"I've met her," said O'Bannon.
"She made a very unfavorable impression on me," said Judge Homans. "I don't know when a young woman of agreeable appearance—she has considerable beauty—has made such an unfavorable impression." And His Honor added, as if the two remarks had nothing to do with each other, "I shall give this unfortunate maid a very light sentence."
The district attorney bowed. It was exactly what he had always intended.
But a sentence which sounded light to Judge Homans—not less than three and a half nor more than fifteen years—sounded heavy to Lydia. She was horrified. The recent visit which, under Mrs. Galton's auspices, she had paid to a man's prison was in her mind—the darkness, the crowded cells, the pale abnormal-looking prisoners, the smell, the guards, the silence. She simply would not allow Evans to spend fifteen years in such torture. She was all the more determined because she knew, without once admitting it, that she might have prevented it.
She read the sentence in the local newspaper at breakfast—she breakfasted in bed—and the next minute she was up and in Miss Bennett's room.
"This is a little too much," she said, walking in so fast that her silk dressing gown stood out like a rose-colored balloon. "Fifteen years! Those men must be mad! Come, Benny, put on your things. You must go with me to the district attorney's office and have this arranged. Imagine it! After her confessing too! I said she was wrong to confess."

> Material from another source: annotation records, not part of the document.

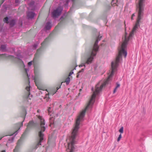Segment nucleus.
<instances>
[{
	"label": "nucleus",
	"mask_w": 152,
	"mask_h": 152,
	"mask_svg": "<svg viewBox=\"0 0 152 152\" xmlns=\"http://www.w3.org/2000/svg\"><path fill=\"white\" fill-rule=\"evenodd\" d=\"M102 37V36H100V35L96 37V40L94 45L91 48L87 54L86 58V62L84 63L80 64L79 66L80 67L83 66L85 67L86 64H90L92 63L94 57L96 56L99 47L98 44Z\"/></svg>",
	"instance_id": "nucleus-1"
},
{
	"label": "nucleus",
	"mask_w": 152,
	"mask_h": 152,
	"mask_svg": "<svg viewBox=\"0 0 152 152\" xmlns=\"http://www.w3.org/2000/svg\"><path fill=\"white\" fill-rule=\"evenodd\" d=\"M48 38H46L45 40L44 41L41 43V47L40 48L37 50V52L35 54L34 57V58L33 61H31L28 63V66H31L32 64V63L33 62L34 66V72L35 75L34 81L36 86H37L38 88L39 89H41L38 86V85L37 83V73L36 71V67L35 64V62L37 61V58L40 56L42 52H43V48L46 45L47 42L48 41Z\"/></svg>",
	"instance_id": "nucleus-2"
},
{
	"label": "nucleus",
	"mask_w": 152,
	"mask_h": 152,
	"mask_svg": "<svg viewBox=\"0 0 152 152\" xmlns=\"http://www.w3.org/2000/svg\"><path fill=\"white\" fill-rule=\"evenodd\" d=\"M38 118L40 122V129L39 132L38 139L39 141L36 146V148H37L39 145H41V143L44 139L43 137L44 135L43 132H44L46 129V128L44 126L45 124V120L42 117L38 116Z\"/></svg>",
	"instance_id": "nucleus-3"
},
{
	"label": "nucleus",
	"mask_w": 152,
	"mask_h": 152,
	"mask_svg": "<svg viewBox=\"0 0 152 152\" xmlns=\"http://www.w3.org/2000/svg\"><path fill=\"white\" fill-rule=\"evenodd\" d=\"M0 58L10 59L14 62L19 64L22 67H25L24 63L22 60L18 58L15 57L13 56L8 55L6 54H0Z\"/></svg>",
	"instance_id": "nucleus-4"
},
{
	"label": "nucleus",
	"mask_w": 152,
	"mask_h": 152,
	"mask_svg": "<svg viewBox=\"0 0 152 152\" xmlns=\"http://www.w3.org/2000/svg\"><path fill=\"white\" fill-rule=\"evenodd\" d=\"M35 126V124L32 121H31L29 122L28 125L27 126V128L23 132V134H22L20 140H21L24 137L27 132L31 128L34 127Z\"/></svg>",
	"instance_id": "nucleus-5"
},
{
	"label": "nucleus",
	"mask_w": 152,
	"mask_h": 152,
	"mask_svg": "<svg viewBox=\"0 0 152 152\" xmlns=\"http://www.w3.org/2000/svg\"><path fill=\"white\" fill-rule=\"evenodd\" d=\"M63 10V8L59 6L55 10H54L52 12L53 17L54 18H56L59 16Z\"/></svg>",
	"instance_id": "nucleus-6"
},
{
	"label": "nucleus",
	"mask_w": 152,
	"mask_h": 152,
	"mask_svg": "<svg viewBox=\"0 0 152 152\" xmlns=\"http://www.w3.org/2000/svg\"><path fill=\"white\" fill-rule=\"evenodd\" d=\"M23 117L24 120L21 123H19L18 124V126H20V127H19V128L13 134V133L9 134L7 135L5 134L4 135V136H10L13 135H14V136H15L17 134L18 132V131L20 129V128L21 127L23 126V122L24 121L25 119V116L26 114V110H24V111H23Z\"/></svg>",
	"instance_id": "nucleus-7"
},
{
	"label": "nucleus",
	"mask_w": 152,
	"mask_h": 152,
	"mask_svg": "<svg viewBox=\"0 0 152 152\" xmlns=\"http://www.w3.org/2000/svg\"><path fill=\"white\" fill-rule=\"evenodd\" d=\"M9 19L8 17H6L4 19V21L7 23H9L10 27H13L15 24L16 20L15 19H12L8 21Z\"/></svg>",
	"instance_id": "nucleus-8"
},
{
	"label": "nucleus",
	"mask_w": 152,
	"mask_h": 152,
	"mask_svg": "<svg viewBox=\"0 0 152 152\" xmlns=\"http://www.w3.org/2000/svg\"><path fill=\"white\" fill-rule=\"evenodd\" d=\"M26 90L27 91V93L26 94V98L27 99H31L30 97H32V95H30L29 91H30V87L29 86H27L26 88Z\"/></svg>",
	"instance_id": "nucleus-9"
},
{
	"label": "nucleus",
	"mask_w": 152,
	"mask_h": 152,
	"mask_svg": "<svg viewBox=\"0 0 152 152\" xmlns=\"http://www.w3.org/2000/svg\"><path fill=\"white\" fill-rule=\"evenodd\" d=\"M35 13L31 12H27V16L28 19H32L34 18L35 15Z\"/></svg>",
	"instance_id": "nucleus-10"
},
{
	"label": "nucleus",
	"mask_w": 152,
	"mask_h": 152,
	"mask_svg": "<svg viewBox=\"0 0 152 152\" xmlns=\"http://www.w3.org/2000/svg\"><path fill=\"white\" fill-rule=\"evenodd\" d=\"M145 0H140L138 7H144Z\"/></svg>",
	"instance_id": "nucleus-11"
},
{
	"label": "nucleus",
	"mask_w": 152,
	"mask_h": 152,
	"mask_svg": "<svg viewBox=\"0 0 152 152\" xmlns=\"http://www.w3.org/2000/svg\"><path fill=\"white\" fill-rule=\"evenodd\" d=\"M21 140H19L18 141V142L17 143V145L15 146V149L13 150V152H18V150L19 148V142H20Z\"/></svg>",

But when she reached the office she found no one there but Miss Finnegan, the stenographer.
"Where's Mr. O'Bannon?" she asked as if she had an engagement with him which he had broken.
Miss Finnegan raised her head from her keys and looked at the unexpected visitor in a tomato-colored hat, whose feet had sounded so sharp and quick on the stairs and who had thrown open the door so violently.
"Mr. O'Bannon's in court," she answered in a tone which seemed to suggest that almost anyone would know that. By this time, mounting the stairs with more dignity, Miss Bennett entered, appealing and conciliatory.